### Stated exercise
Reproduce the part of the items that opens with the line containing "Can you tell" and continues through the final line of the items, copying every line verbatim.

### Data provided

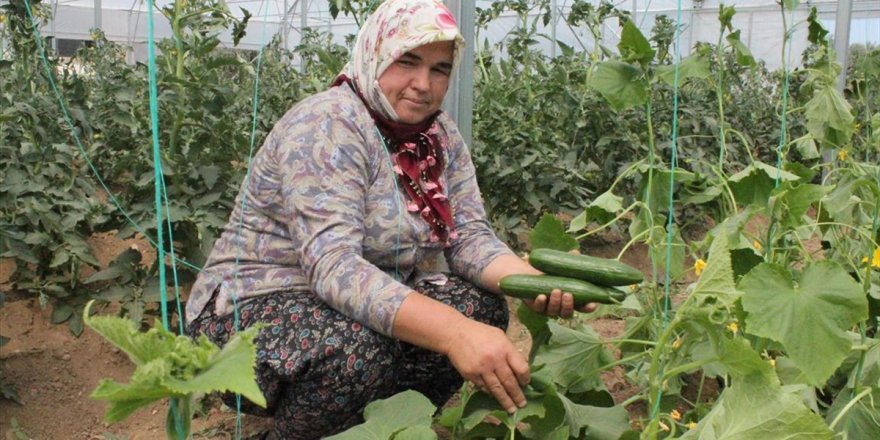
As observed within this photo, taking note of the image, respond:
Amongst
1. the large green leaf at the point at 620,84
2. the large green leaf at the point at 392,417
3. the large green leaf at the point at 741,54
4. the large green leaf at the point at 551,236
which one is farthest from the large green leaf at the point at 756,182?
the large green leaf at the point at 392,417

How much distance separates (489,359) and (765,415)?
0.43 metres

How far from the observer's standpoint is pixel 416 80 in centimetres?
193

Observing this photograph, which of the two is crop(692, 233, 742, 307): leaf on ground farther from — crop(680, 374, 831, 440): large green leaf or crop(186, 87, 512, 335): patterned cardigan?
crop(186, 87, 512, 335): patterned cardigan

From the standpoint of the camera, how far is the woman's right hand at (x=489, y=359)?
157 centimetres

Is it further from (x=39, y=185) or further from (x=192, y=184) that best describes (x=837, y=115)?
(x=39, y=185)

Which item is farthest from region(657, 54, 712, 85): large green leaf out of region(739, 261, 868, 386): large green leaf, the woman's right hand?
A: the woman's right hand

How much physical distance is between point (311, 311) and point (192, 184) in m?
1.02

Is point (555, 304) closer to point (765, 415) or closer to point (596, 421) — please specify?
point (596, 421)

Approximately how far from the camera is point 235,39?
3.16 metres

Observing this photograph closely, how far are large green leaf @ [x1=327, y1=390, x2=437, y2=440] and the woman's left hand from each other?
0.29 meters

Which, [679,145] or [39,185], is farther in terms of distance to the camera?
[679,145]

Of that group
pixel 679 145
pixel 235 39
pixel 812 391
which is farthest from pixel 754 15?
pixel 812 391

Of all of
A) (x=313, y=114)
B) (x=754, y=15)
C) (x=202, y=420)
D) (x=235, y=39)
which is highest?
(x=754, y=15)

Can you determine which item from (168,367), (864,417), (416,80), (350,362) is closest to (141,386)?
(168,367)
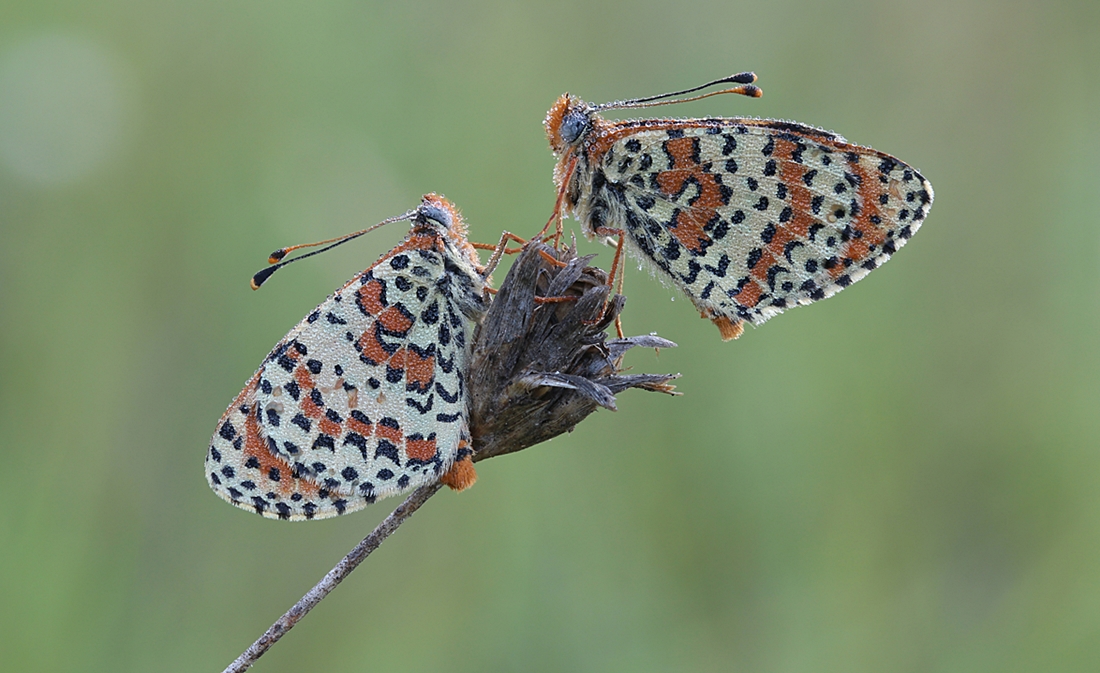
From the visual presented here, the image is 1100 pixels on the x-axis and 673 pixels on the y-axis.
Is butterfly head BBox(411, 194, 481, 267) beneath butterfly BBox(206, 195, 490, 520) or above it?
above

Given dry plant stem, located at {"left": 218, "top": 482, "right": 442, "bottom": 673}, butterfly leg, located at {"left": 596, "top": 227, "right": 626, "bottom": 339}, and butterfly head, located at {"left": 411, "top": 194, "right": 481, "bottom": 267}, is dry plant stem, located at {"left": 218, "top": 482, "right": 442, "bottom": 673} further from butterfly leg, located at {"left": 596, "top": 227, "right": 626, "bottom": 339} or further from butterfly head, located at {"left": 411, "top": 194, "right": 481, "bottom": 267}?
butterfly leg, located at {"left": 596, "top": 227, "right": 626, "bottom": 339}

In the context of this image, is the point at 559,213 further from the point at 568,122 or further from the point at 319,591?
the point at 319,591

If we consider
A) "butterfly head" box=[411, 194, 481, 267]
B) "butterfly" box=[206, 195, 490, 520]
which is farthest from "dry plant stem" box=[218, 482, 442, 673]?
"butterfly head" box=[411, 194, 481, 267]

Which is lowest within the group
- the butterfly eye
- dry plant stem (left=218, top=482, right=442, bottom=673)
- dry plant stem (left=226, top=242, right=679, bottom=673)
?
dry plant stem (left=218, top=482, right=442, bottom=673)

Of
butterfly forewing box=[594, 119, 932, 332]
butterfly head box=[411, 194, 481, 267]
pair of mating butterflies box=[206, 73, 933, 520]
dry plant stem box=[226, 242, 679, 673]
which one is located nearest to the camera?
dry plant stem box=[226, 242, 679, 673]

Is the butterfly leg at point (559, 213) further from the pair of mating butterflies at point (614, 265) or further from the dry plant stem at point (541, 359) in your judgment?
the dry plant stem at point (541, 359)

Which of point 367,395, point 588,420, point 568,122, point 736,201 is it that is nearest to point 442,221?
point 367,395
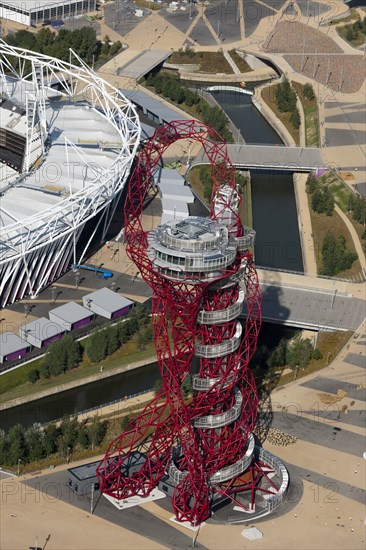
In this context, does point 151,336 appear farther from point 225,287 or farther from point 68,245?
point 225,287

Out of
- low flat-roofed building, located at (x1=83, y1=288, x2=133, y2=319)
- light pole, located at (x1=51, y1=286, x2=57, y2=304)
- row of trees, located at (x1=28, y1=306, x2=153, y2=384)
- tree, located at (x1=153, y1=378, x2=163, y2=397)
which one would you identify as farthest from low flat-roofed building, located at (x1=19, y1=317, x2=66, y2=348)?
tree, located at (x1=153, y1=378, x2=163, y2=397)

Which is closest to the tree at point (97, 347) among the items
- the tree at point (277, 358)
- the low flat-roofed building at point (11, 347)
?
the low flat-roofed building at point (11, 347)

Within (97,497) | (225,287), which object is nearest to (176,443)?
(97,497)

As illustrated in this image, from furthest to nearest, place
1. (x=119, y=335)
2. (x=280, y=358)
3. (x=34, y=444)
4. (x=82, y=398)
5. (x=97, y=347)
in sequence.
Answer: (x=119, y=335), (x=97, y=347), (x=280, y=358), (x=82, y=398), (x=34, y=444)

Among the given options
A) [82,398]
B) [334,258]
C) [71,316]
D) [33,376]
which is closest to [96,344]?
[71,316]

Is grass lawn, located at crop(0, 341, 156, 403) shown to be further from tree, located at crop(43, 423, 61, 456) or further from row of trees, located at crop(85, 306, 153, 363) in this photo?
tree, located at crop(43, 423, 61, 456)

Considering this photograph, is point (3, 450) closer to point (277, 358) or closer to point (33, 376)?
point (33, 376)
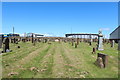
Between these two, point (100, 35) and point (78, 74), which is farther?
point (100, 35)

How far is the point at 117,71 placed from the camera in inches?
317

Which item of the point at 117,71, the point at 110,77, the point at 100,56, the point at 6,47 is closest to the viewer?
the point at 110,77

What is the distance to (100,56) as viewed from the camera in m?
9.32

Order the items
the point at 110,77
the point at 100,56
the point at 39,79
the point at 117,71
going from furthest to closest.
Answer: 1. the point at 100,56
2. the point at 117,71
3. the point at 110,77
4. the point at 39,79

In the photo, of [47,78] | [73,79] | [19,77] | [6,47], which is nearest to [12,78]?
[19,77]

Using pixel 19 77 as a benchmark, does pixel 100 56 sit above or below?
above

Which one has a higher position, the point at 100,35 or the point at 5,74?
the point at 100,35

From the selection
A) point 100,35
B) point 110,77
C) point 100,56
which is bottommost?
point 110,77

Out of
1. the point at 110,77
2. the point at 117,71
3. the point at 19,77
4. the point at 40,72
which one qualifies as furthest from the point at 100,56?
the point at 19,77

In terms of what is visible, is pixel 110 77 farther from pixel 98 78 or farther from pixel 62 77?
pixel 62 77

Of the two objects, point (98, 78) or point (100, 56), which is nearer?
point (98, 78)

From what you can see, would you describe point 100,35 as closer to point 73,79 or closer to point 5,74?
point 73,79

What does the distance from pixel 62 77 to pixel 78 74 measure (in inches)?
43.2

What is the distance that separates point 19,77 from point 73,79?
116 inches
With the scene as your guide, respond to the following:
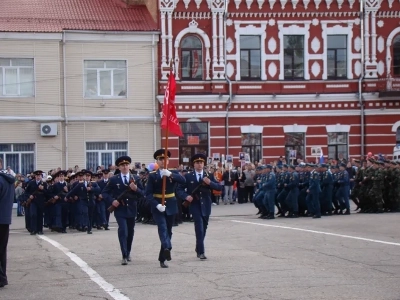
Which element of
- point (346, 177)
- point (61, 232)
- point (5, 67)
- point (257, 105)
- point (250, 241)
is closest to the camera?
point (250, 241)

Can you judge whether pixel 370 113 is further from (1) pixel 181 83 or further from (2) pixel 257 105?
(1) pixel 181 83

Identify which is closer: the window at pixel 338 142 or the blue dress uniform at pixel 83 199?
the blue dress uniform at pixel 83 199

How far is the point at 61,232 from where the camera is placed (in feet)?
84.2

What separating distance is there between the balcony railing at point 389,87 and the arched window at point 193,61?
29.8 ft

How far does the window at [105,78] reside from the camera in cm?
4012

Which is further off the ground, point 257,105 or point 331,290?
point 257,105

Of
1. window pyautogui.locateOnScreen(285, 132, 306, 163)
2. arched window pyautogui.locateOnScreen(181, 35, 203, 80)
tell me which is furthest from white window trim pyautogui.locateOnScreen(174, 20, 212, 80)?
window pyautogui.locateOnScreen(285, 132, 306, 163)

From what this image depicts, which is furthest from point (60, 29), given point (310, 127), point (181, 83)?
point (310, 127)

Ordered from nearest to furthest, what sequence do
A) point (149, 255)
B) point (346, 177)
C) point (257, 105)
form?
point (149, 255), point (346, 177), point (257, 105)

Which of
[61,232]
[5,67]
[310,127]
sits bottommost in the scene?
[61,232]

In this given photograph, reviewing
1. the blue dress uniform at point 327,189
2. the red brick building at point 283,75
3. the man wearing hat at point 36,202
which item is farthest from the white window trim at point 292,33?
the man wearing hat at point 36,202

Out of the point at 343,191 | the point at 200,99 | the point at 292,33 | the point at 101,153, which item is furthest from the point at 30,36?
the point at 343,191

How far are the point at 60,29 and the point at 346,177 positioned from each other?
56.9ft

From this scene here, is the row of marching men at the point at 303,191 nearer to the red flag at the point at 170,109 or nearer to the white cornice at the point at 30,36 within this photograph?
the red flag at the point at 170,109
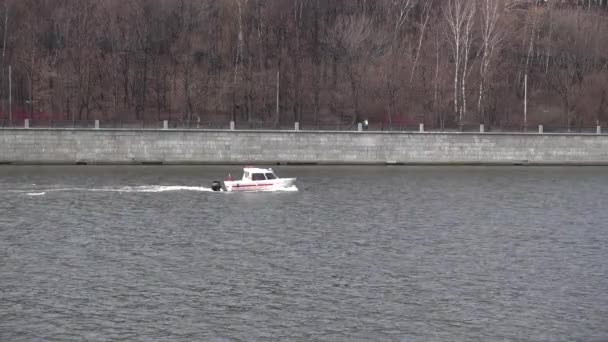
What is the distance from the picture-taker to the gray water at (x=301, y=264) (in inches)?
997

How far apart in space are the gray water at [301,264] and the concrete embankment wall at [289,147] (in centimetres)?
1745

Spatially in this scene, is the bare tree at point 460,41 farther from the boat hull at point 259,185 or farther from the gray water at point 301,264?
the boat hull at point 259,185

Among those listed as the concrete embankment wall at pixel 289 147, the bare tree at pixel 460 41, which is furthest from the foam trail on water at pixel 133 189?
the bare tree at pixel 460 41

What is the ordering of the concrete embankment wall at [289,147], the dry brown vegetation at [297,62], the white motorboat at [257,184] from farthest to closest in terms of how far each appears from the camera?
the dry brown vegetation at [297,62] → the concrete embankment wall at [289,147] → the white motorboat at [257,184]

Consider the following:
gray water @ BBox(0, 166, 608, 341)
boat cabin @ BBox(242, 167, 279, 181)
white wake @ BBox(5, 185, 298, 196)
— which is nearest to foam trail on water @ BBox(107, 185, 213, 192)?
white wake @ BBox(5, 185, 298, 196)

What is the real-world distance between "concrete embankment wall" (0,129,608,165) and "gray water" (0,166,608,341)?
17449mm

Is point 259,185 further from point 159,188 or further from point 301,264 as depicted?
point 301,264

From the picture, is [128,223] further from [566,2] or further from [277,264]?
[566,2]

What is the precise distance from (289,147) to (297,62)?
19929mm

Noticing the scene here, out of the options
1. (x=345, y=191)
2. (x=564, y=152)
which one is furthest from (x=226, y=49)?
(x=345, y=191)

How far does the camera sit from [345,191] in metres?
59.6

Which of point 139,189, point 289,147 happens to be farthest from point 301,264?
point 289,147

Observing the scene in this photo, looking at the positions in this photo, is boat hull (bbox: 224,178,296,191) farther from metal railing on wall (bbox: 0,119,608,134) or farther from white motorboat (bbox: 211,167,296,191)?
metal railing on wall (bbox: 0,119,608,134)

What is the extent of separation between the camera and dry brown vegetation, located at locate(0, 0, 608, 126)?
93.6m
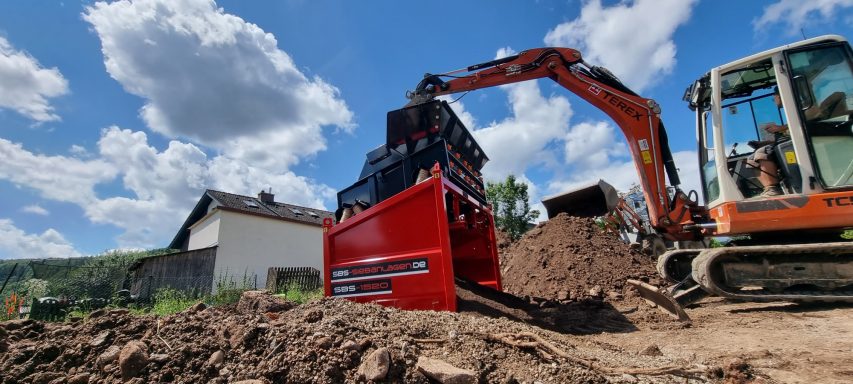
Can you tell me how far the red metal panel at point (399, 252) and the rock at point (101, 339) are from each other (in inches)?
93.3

### Worked answer
Can you tell me how far the red metal panel at point (399, 252) and the rock at point (101, 339) are from each other (in inches)?
93.3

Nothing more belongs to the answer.